Results of train and test split are based on a single random split. Given we are randomly splitting datasets, each time we ran the model, we might get a slightly different results. To minimize stochasticity in the model, rather we can use cross-validation approaches which are robust to these issues. Besides, these approaches are much suitable, especially when you have a smaller dataset. There are many methods of cross-validation available in scikit-learn, but just to get started we will be learning:
K-Folds Cross-Validation
Leave One Out Cros-Validation (LOOCV)
In K-Folds Cross-Validation, first, we divide the dataset randomly into k subset/bins. One of the subset/bin is used to validate the model, whereas the rest of the bins are used for training the model. We repeat the process for multiple rounds. Model performances at each round are averaged to define the overall performance of the model.
from sklearn import model_selection
model = KNeighborsClassifier()
kfold = model_selection.KFold(n_splits=5, random_state=12323, shuffle=True) # note shuffle is true so that samples are randomly assigned to the folds.
results = model_selection.cross_val_score(model, iris_X, iris_y, cv=kfold)
results
array([0.93333333, 0.96666667, 0.96666667, 1. , 0.96666667])

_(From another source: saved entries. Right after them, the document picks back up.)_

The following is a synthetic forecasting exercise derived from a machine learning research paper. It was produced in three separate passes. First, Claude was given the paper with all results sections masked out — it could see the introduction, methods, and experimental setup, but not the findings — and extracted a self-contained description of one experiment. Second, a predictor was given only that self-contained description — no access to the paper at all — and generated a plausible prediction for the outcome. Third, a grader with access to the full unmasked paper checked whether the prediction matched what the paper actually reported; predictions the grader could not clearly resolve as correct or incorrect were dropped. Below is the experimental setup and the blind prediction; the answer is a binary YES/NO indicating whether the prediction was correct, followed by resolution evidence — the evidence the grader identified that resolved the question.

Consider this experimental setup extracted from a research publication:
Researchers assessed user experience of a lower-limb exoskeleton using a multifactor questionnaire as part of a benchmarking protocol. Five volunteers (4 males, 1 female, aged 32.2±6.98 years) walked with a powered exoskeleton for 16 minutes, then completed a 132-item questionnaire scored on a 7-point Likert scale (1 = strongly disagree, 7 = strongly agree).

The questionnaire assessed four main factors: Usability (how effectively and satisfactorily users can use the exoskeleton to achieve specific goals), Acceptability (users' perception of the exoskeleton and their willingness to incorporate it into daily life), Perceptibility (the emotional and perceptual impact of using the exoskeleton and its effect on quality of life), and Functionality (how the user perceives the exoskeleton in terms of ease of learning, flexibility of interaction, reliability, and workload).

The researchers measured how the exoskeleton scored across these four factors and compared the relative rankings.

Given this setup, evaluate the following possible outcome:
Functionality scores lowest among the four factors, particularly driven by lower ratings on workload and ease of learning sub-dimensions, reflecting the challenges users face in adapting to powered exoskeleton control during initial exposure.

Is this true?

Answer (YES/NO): NO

print("Accuracy: %.3f%% (%.3f%%)" % (results.mean()*100.0, results.std()*100.0))
Accuracy: 96.667% (2.108%)
In LOOCV, first, we randomly select one data point for testing and use the remaining data points for building a model. Given the smaller size of the test data, sd% is higher for model accuracy.
model = KNeighborsClassifier()
loocv = model_selection.LeaveOneOut()
results = model_selection.cross_val_score(model, iris_X, iris_y, cv=loocv)
print("Accuracy: %.3f%% (%.3f%%)" % (results.mean()*100.0, results.std()*100.0))
Accuracy: 96.667% (17.951%)
Methods | Accuracy% | Sd% | Notes |
---|---|---|---|
Train/Test (75/25) | 97.36 | NA | |
K-Folds (5) | 96.67 | 2.20 | |
LOOCV | 96.67 | 17.95 | Higher sd |
How does train/test split ratio affects the model performance ? - Try by changing the percentage of test data to 50% and evaluate the model.
Evalate the model performance by incleasing K-folds size. - Check the model accuracy and sd.